_PASSAGE_
When inspiration ghosts me, I don’t chase it—I do something boring with my full attention and let it sneak back on its own.

Things To Do

When inspiration ghosts me, I don’t chase it—I do something boring with my full attention and let it sneak back on its own.

Some days, the blank page—or blank afternoon—feels louder than my thoughts.

When that happens, I don’t look for talent. I look for presence.

Because presence is a cheat code. It turns ordinary moments into raw material. It asks nothing more than your attention, your breath, and a willingness to notice.

Here are six presence-powered things I actually do when I want to feel creative without “being creative.”

1. Slow looking walk

I started doing these on my coffee runs, phone in my pocket, camera roll ready but not hungry.

The rules are simple. Pick a route you already know. Walk it at half-speed. Choose a single constraint—one color, one shape, one number—and let that be your focus. Maybe you notice only circles. Or only the color green. Or only “the next ten doorways.”

Whenever something fits your constraint, stop. Breathe. Look longer than is comfortable. If you want, take one photo, but only one.

The point is to lean into the looking, not the capturing.

As John Berger wrote, “The relation between what we see and what we know is never settled.”

Slow looking lets that unsettledness work in your favor. You realize the world was interesting the whole time.

If you’re like me—raised on feeds and notifications—this practice recalibrates your pace. You finish with a string of tiny discoveries, which is all a creative day really is.

2. Blind contour drawing

Talent whispers “make it accurate.” Presence says “keep your eyes on the thing.”

_SOURCE EXCERPT_

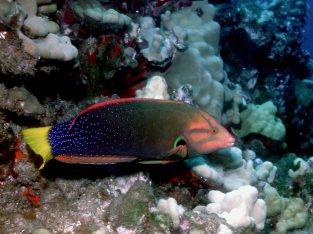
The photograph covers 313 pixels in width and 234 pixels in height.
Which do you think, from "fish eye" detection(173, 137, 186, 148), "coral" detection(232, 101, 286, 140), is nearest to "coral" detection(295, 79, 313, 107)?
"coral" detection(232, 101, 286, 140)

_REQUIREMENTS_
(a) Repeat the part of the passage on presence and creativity starting at "Because presence is" and ending at "but only one.".
(b) Carry on the piece about presence-powered creative habits from its last sentence.

_RESULTS BY TASK_
(a)
Because presence is a cheat code. It turns ordinary moments into raw material. It asks nothing more than your attention, your breath, and a willingness to notice.

Here are six presence-powered things I actually do when I want to feel creative without “being creative.”

1. Slow looking walk

I started doing these on my coffee runs, phone in my pocket, camera roll ready but not hungry.

The rules are simple. Pick a route you already know. Walk it at half-speed. Choose a single constraint—one color, one shape, one number—and let that be your focus. Maybe you notice only circles. Or only the color green. Or only “the next ten doorways.”

Whenever something fits your constraint, stop. Breathe. Look longer than is comfortable. If you want, take one photo, but only one.

(b)
Grab a pen and scrap paper. Pick an object within arm’s reach—your hand, a mug, a plant. Without looking at your page, draw its outline in one unbroken line. No lifting your pen, no peeking. Two minutes per drawing. Do three in a row.

The results will look like a Picasso that tripped. Perfect. That’s the point.

Blind contour drawing trains your attention to ride along the edges of the world. It slows your mind down to the speed of observation.

And because you’ve outlawed “good,” you free up a surprising amount of energy for “real.”

I like to end with a 30-second version where I speed up and exaggerate whatever shape felt the most alive. It’s five minutes total and it flips a switch from “perform” to “notice.”

3. Sound mapping

We usually try to quiet background noise. Today, make it the main character.

Sit somewhere—bus stop, park bench, your kitchen. Draw a small circle in the middle of a page and mark it “me.” Set a timer for eight minutes. Every time you hear a sound, mark a dot or small symbol on the page in the direction you think it came from.

Write a tiny label if you want: “fork in sink,” “two-note bird,” “distant bass,” “shoes on tile.”

That’s it. A simple radial map of right-now.

Two things happen. First, your hearing sharpens, widening what counts as interesting. Second, your nervous system settles. Your attention finally gets a job that isn’t scrolling.

When the timer ends, circle three sounds you’d normally have ignored and write a single sentence for each. “The elevator’s mechanical sigh is weirdly comforting.” This is a creativity warm-up disguised as meditation.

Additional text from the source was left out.